Get spooked with these UA classes
Coconino Hall’s reception desk decorated for Halloween.
If you’re looking for a class to spook you all semester this Halloween season, the University of Arizona has opened up three of the spookiest classes offered this upcoming spring semester.
PAH 150: Weird Stuff: How to Think About the Paranormal, the Supernatural, and Other Mysterious Things
This course dives deep into the world of the paranormal and weird using critical thinking and a content-heavy curriculum.
According to Eddy White, the public and applied humanities associate professor teaching the class this semester, he wanted the class to be focused around asking questions to understand what it means to be a part of the human condition.
“We’re taking a close look at why people believe some supernatural and paranormal things,” White said. “We’re also learning about things that maybe they haven’t been exposed to before.”
White also discussed how at the beginning of the semester the students take a quiz ranking different ideas they believe in.

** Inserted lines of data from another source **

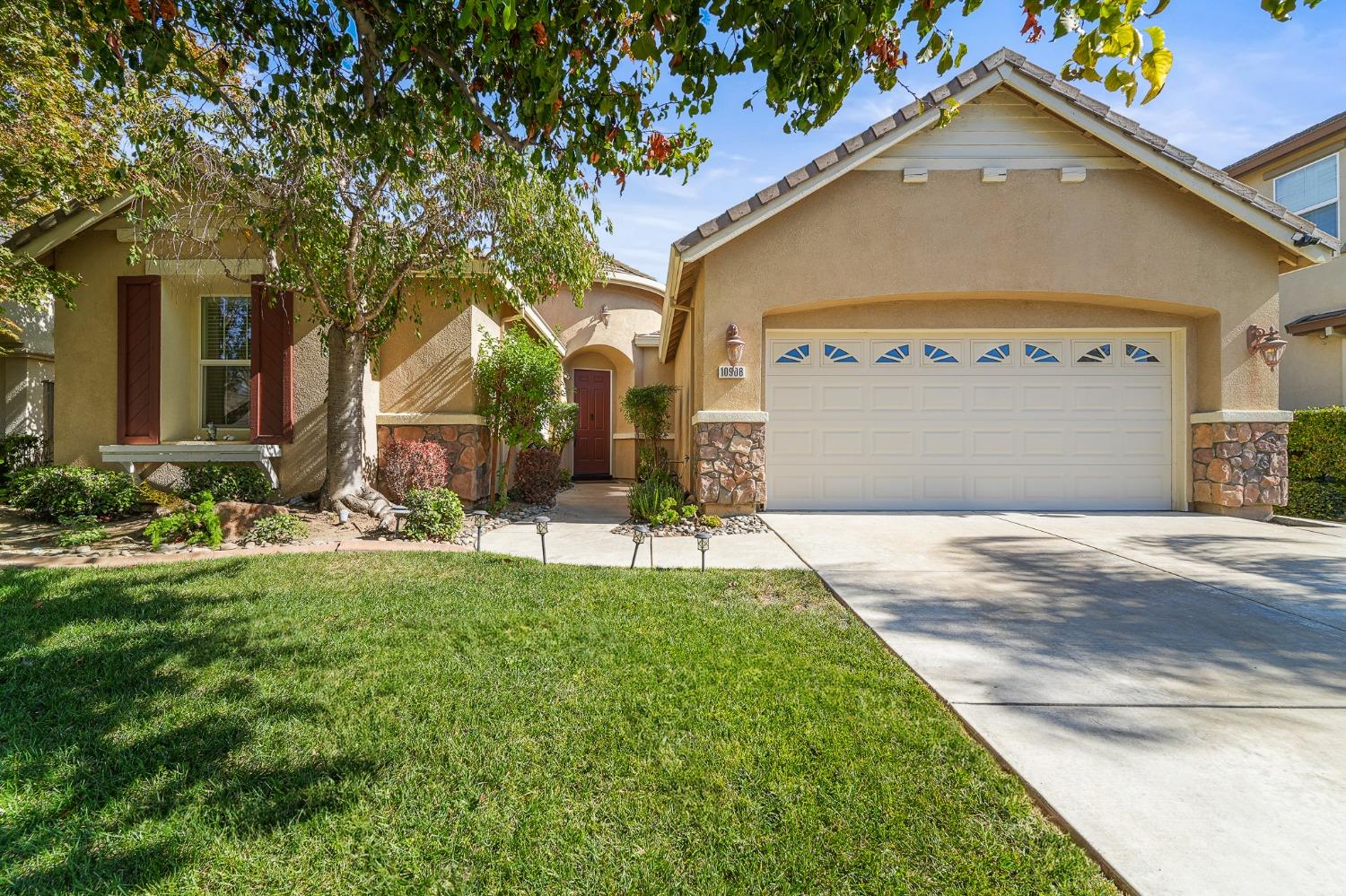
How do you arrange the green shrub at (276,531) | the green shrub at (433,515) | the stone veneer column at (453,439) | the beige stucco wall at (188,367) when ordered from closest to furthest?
1. the green shrub at (276,531)
2. the green shrub at (433,515)
3. the beige stucco wall at (188,367)
4. the stone veneer column at (453,439)

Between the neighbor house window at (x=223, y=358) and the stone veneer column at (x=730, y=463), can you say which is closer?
the stone veneer column at (x=730, y=463)

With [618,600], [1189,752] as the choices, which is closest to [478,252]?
[618,600]

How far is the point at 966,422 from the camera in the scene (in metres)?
8.55

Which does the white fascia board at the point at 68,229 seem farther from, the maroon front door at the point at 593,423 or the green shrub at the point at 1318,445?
the green shrub at the point at 1318,445

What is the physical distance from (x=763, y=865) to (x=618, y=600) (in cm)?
275

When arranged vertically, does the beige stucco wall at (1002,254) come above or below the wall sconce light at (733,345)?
above

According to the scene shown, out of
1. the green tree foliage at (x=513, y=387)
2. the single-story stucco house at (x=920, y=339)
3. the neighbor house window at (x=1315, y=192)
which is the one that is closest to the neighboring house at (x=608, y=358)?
the green tree foliage at (x=513, y=387)

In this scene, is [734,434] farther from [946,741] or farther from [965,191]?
[946,741]

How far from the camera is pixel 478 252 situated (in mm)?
7703

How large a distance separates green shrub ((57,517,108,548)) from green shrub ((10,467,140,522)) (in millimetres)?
203

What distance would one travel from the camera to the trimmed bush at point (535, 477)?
9.88 metres

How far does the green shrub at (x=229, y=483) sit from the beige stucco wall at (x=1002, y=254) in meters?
6.18

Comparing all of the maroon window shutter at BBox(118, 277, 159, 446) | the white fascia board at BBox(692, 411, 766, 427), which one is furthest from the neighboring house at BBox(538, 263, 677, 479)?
the maroon window shutter at BBox(118, 277, 159, 446)

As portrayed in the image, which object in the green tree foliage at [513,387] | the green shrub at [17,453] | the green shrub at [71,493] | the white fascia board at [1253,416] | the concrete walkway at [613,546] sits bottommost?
the concrete walkway at [613,546]
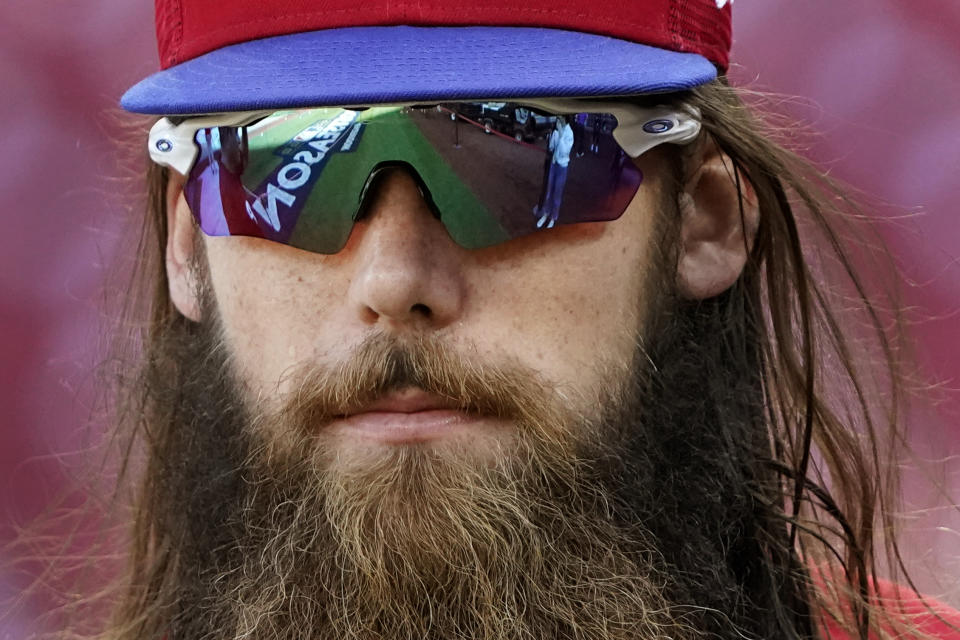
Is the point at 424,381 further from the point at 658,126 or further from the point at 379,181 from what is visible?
the point at 658,126

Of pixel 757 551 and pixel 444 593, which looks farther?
pixel 757 551

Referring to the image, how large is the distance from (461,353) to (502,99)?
367 millimetres

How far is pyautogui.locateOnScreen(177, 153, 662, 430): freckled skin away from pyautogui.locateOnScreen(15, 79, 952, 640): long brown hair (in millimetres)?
279

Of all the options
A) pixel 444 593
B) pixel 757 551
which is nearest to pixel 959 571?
pixel 757 551

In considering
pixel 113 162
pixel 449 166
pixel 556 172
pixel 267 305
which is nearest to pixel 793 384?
pixel 556 172

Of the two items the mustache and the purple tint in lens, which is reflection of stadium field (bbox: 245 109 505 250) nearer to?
the purple tint in lens

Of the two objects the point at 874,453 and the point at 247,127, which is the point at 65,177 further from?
the point at 874,453

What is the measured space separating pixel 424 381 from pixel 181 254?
0.71 m

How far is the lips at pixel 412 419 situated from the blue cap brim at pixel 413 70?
1.42ft

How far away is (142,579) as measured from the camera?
2.37m

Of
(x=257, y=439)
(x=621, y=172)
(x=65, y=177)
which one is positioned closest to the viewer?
(x=621, y=172)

At the end of the course they will take the quiz again to see if how they think about the same ideas has changed.
Daniel Swan, a student taking the class this semester, said that even though he is a skeptic, it is very interesting to learn about what people believe.
“I don’t believe in Bigfoot, I don’t believe in demons or angels, or any of those kinds of things,” Swan said. “The part that I can appreciate is I can see why people like what they like or believe what they believe, because everybody’s perceptions are different.”
FTV 150: The Haunted Screen: Understanding the Horror Film
This class studies horror film from many different countries and cultures, analyzing the genre’s film methods.
“Really, it’s a class about looking at international cinema and horror as a way to kind of understand more about the world,” said Joshua Gleich, the School of Film and Television assistant professor running the class. “If you understand what people are afraid of, you actually learn quite a bit about other countries.”
Gleich discussed how one of the first things the class talks about is why people are interested in horror films and why people pay money to get scared by a movie.
“You can kind of indulge in some of the things that I think we all deal with, or ways we think about the world through a movie,” Gleich said.
GER 273: Wicked Tales and Strange Encounters: German Romanticism and Beyond
Exploring 19th-century German literature, students in this class read and analyze strange motifs and themes.
Graduate student Sina Meissgeier took over the class after German Department assistant professor Joela Jacobs, the course creator, curated the content. According to Meissgeier, she has been following in Jacob’s footsteps in trying to emphasize critical thinking skills throughout the class.
“What would Freud say about Halloween as an American holiday?” is the quiz question that Meissgeier will hand out this Halloween week. According to her, the students will have to explore the ideas of death and love within the culture to answer the question.
Felicity Hodge, a pre-pharmacy student taking the class, discussed a lot about how she enjoys the weird and obscure stories.
“Honestly, in this class, it’s always kind of been Halloween.”